12. The system of claim 11, wherein the computing device is configured to correlate the one of the time-series numeric data and event data to one of other time-series numeric data and other event data.

13. The system of claim 12, wherein the computing device is configured to correlate the one of the time-series numeric data and event data to the one of other time-series numeric data and other event data using any of a plurality of fields displayed in a common format.

14. The system of claim 11, wherein the computing devices are communicatively connected via the Internet.

15. The system of claim 11, wherein the computing device is configured to present the analyzed data in the common format.

16. The system of claim 11, further comprising a user interface configured to present the analyzed data.

17. The system of claim 15, further comprising a display configured to display the analyzed data.

18. The system of claim 11, wherein the computing device is configured to correlate the data using one of a Pearson product-moment correlation coefficient (PPMCC), Spearman's rank correlation coefficient, and Kendall's rank correlation coefficient.

19. The system of claim 11, wherein the computing device is configured to: analyze the most significantly correlated and anti-correlated data making up a dynamically ascertained or manually-configured confidence interval for known-causal values; and remove the known-causal values into a primary set, wherein the remaining members of the confidence interval are most closely correlated as members of a secondary set reflecting pure correlation and non-causal relationships.

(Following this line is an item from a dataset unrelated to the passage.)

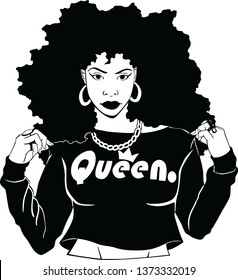 Afro girls with The AFRO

20. The system of claim 21, wherein the computing device is configured to: determine the one of the time-series and event data within a predetermined time period; and standardize and analyze the data within the predetermined time period.

Description:

CROSS REFERENCE TO RELATED APPLICATION

This application claims the benefit of and priority to U.S. Provisional Patent Application 61/873,805, filed Sep. 4, 2013, the entire content of which is incorporated herein in its entirety.

TECHNICAL FIELD

The present disclosure relates to systems and methods for deriving, storing and visualizing a numeric baseline for time-series numeric data which considers the time, coincidental events and relevance of the data points as part of the derivation and visualization.

BACKGROUND

The architecture and deployment of distributed software applications, including most web-based applications, has become ubiquitous in business application deployments where flexibility, performance, and scalability are critical. With distributed applications executing across multiple operating system instances on virtual and/or physical hardware, the information required to triage and troubleshoot problems, especially including performance-related problems, is significantly more complex and must be derived from multiple sources, each with its own limited perspective of the end-to-end system.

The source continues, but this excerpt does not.